= MATERIAL PROVIDED =

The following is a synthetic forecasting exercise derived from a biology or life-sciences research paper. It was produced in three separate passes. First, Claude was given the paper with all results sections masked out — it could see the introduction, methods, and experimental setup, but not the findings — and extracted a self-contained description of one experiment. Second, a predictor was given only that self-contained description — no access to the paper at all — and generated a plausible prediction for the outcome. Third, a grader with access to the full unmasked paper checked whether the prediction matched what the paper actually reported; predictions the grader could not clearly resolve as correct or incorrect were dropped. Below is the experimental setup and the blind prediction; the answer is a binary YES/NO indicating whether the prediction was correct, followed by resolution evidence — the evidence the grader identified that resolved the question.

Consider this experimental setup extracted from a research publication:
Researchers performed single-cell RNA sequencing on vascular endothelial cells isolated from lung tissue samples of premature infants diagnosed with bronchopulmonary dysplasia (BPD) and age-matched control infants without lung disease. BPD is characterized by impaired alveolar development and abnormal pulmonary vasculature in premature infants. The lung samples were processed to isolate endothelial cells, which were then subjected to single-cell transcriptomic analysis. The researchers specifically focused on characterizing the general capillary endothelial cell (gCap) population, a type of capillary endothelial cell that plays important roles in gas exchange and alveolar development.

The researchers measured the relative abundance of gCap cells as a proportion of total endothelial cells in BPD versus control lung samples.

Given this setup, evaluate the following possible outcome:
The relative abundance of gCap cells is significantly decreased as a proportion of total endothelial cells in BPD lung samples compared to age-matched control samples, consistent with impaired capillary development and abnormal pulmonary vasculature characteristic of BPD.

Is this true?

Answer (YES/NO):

= REQUIREMENT =
Search the records for the string "this" and, wherever a line contains it, please copy that line.

= OUTPUT =
Consider this experimental setup extracted from a research publication:
Given this setup, evaluate the following possible outcome:
Is this true?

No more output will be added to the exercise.